Des expériences révolutionnaires

Tout autant que les pratiques de délégation, celles de participation peuvent être étendues au-delà d’une région ou d’un pays, et concerner la planète entière. Cela revient à dire que l’appréciation des menaces globales (changements climatiques, risques environnementaux, éthique du vivant) n’est pas du ressort exclusif des experts, et que des organisations internationales pourraient encadrer des procédures de démocratie délibérative mondialisée.

Ces pistes, encore expérimentales, sont révolutionnaires, car elles dessinent les contours d’une autre démocratie qui reconnaîtrait la légitimité du jugement éclairé d’un panel responsable et l’équité des procédures dialogiques. Car « une mesure équitable est une mesure prise en suivant des procédures qui fabriquent chez tous les protagonistes la conviction qu’elle est équitable (7) ». Ces procédures sont évidemment nécessaires pour gérer les enjeux complexes des nouvelles technologies (8), mais elles apporteraient également beaucoup à la résolution de conflits éthiques ou politiques (9).

Prenons l’exemple de l’abolition de la peine de mort en France en 1981. L’engagement du ministre de la justice, M. Robert Badinter, qui permit de mettre fin à cette barbarie, constitue un cas de « démocratie représentative abusive » : une décision importante prise sans mandat spécifique. C’est à une conclusion inverse qu’aurait vraisemblablement abouti le recours à la « démocratie participative abusive » par un référendum conduisant à un « choix » impulsif, plutôt que profondément réfléchi. En revanche, tous ceux qui ont fréquenté des conférences de citoyens savent qu’une telle démarche, appliquée à la question de la peine capitale, aurait débouché sur la position du garde des sceaux. La responsabilité des personnes impliquées (des « supercitoyens » volontaires) et les circonstances de leur réflexion (solennité, approfondissement du thème, échanges d’arguments, émulation) mettent en effet au jour, chez la plupart des participants, ces qualités humaines essentielles que sont l’intelligence, la conscience morale et l’altruisme.

Jacques Testart

Biologiste de la procréation, directeur de recherche à l’Institut national de la santé et de la recherche médicale (Inserm) et président d’Inf’OGM. Auteur (avec Christian Godin) de Au bazar du vivant, Seuil, coll. « Point- Virgule », Paris, 2001.

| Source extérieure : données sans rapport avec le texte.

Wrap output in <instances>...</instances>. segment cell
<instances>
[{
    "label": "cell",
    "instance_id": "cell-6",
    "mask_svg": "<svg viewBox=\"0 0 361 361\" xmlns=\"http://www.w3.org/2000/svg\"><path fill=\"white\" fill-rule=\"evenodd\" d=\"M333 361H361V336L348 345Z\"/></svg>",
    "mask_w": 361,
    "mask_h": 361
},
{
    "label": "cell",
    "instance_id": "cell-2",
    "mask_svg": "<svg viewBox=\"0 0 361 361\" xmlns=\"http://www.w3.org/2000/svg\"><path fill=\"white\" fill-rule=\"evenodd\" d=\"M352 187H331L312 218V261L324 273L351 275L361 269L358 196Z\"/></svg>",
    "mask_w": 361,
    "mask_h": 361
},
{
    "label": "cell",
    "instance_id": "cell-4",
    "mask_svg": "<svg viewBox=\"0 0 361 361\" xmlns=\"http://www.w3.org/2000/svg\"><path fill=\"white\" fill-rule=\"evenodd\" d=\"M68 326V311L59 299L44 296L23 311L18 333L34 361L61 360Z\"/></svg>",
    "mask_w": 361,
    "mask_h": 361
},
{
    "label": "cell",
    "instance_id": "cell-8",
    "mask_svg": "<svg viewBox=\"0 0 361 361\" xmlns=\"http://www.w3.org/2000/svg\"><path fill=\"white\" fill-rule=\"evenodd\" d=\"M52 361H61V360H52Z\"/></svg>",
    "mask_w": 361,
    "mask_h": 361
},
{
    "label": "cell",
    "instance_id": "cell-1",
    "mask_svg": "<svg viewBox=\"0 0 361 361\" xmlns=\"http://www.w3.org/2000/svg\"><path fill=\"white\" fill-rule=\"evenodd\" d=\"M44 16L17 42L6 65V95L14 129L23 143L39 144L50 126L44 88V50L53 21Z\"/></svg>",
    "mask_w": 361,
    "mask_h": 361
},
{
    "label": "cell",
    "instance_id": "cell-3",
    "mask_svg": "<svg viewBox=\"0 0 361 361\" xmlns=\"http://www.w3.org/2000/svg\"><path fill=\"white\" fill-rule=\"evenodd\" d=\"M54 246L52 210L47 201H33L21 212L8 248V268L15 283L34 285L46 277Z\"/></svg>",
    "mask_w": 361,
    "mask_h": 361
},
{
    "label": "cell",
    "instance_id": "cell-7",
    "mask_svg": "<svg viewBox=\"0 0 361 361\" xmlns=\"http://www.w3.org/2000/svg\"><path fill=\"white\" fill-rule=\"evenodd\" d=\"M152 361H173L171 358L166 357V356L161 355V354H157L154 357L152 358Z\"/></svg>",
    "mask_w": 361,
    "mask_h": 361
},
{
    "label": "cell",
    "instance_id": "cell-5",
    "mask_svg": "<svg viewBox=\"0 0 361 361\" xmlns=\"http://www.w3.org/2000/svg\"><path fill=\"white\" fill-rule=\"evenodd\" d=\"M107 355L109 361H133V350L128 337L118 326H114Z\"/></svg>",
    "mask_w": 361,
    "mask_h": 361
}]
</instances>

(1) Sondage IFOP - Journal du dimanche, 25 juillet 2004.

(2) José Saramago, « Que reste-t-il de la démocratie ? », Le Monde diplomatique, août 2004.

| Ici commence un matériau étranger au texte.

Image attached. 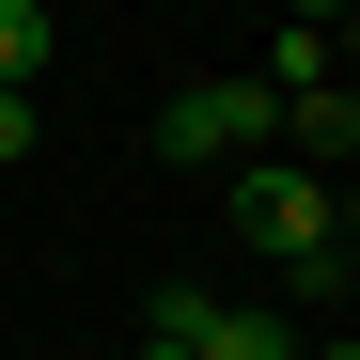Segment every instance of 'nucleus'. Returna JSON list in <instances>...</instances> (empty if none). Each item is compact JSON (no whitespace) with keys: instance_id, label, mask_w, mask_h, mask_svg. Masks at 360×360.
<instances>
[{"instance_id":"f257e3e1","label":"nucleus","mask_w":360,"mask_h":360,"mask_svg":"<svg viewBox=\"0 0 360 360\" xmlns=\"http://www.w3.org/2000/svg\"><path fill=\"white\" fill-rule=\"evenodd\" d=\"M235 235L297 282V297H345L360 266L329 251V172H297V157H235Z\"/></svg>"},{"instance_id":"f03ea898","label":"nucleus","mask_w":360,"mask_h":360,"mask_svg":"<svg viewBox=\"0 0 360 360\" xmlns=\"http://www.w3.org/2000/svg\"><path fill=\"white\" fill-rule=\"evenodd\" d=\"M266 141H282V94L266 79H188V94L157 110V157L172 172H235V157H266Z\"/></svg>"},{"instance_id":"7ed1b4c3","label":"nucleus","mask_w":360,"mask_h":360,"mask_svg":"<svg viewBox=\"0 0 360 360\" xmlns=\"http://www.w3.org/2000/svg\"><path fill=\"white\" fill-rule=\"evenodd\" d=\"M157 329L204 360H297V314H235V297H157Z\"/></svg>"},{"instance_id":"20e7f679","label":"nucleus","mask_w":360,"mask_h":360,"mask_svg":"<svg viewBox=\"0 0 360 360\" xmlns=\"http://www.w3.org/2000/svg\"><path fill=\"white\" fill-rule=\"evenodd\" d=\"M282 126H297V172H360V79H314V94H282Z\"/></svg>"},{"instance_id":"39448f33","label":"nucleus","mask_w":360,"mask_h":360,"mask_svg":"<svg viewBox=\"0 0 360 360\" xmlns=\"http://www.w3.org/2000/svg\"><path fill=\"white\" fill-rule=\"evenodd\" d=\"M32 63H47V0H0V94H32Z\"/></svg>"},{"instance_id":"423d86ee","label":"nucleus","mask_w":360,"mask_h":360,"mask_svg":"<svg viewBox=\"0 0 360 360\" xmlns=\"http://www.w3.org/2000/svg\"><path fill=\"white\" fill-rule=\"evenodd\" d=\"M329 251L360 266V172H345V188H329Z\"/></svg>"},{"instance_id":"0eeeda50","label":"nucleus","mask_w":360,"mask_h":360,"mask_svg":"<svg viewBox=\"0 0 360 360\" xmlns=\"http://www.w3.org/2000/svg\"><path fill=\"white\" fill-rule=\"evenodd\" d=\"M0 157H32V94H0Z\"/></svg>"},{"instance_id":"6e6552de","label":"nucleus","mask_w":360,"mask_h":360,"mask_svg":"<svg viewBox=\"0 0 360 360\" xmlns=\"http://www.w3.org/2000/svg\"><path fill=\"white\" fill-rule=\"evenodd\" d=\"M282 16H297V32H329V16H360V0H282Z\"/></svg>"},{"instance_id":"1a4fd4ad","label":"nucleus","mask_w":360,"mask_h":360,"mask_svg":"<svg viewBox=\"0 0 360 360\" xmlns=\"http://www.w3.org/2000/svg\"><path fill=\"white\" fill-rule=\"evenodd\" d=\"M141 360H204V345H172V329H141Z\"/></svg>"},{"instance_id":"9d476101","label":"nucleus","mask_w":360,"mask_h":360,"mask_svg":"<svg viewBox=\"0 0 360 360\" xmlns=\"http://www.w3.org/2000/svg\"><path fill=\"white\" fill-rule=\"evenodd\" d=\"M297 360H360V345H297Z\"/></svg>"}]
</instances>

(3) André Bellon et Anne-Cécile Robert, Le Peuple inattendu, Syllepse, Paris, 2003.

(4) Lire Michel Callon, Pierre Lascoumes et Yannick Barthe, Agir dans un monde incertain. Essai sur la démocratie technique, Seuil, Paris, 2001.

(5) Ces procédures sont nommées « conférences de consensus » au Danemark, où elles ont été lancées dans les années 1980 et où elles sont relativement institutionnalisées. Consulter le site américain du Loka Institute et celui de l’association Fondation sciences citoyennes.

(6) Daniel Boy, Dominique Donnet-Kamel et Philippe Roqueplo, « Un exemple de démocratie délibérative : la conférence de citoyens sur l’usage des OGM en agriculture et dans l’alimentation », Revue française de science politique, 50 (4-5), 779 809, 2000.

(7) Agir dans un monde incertain, op.cit.

(8) Suzanne de Cheveigné, Daniel Boy et Jean-Christophe Galloux, Les Biotechnologies en débat. Pour une démocratie scientifique, Balland, Paris, 2002.

(9) « Conférences de citoyens : les vertus du débat public », Transversales Science Culture, 2e trimestre 2002.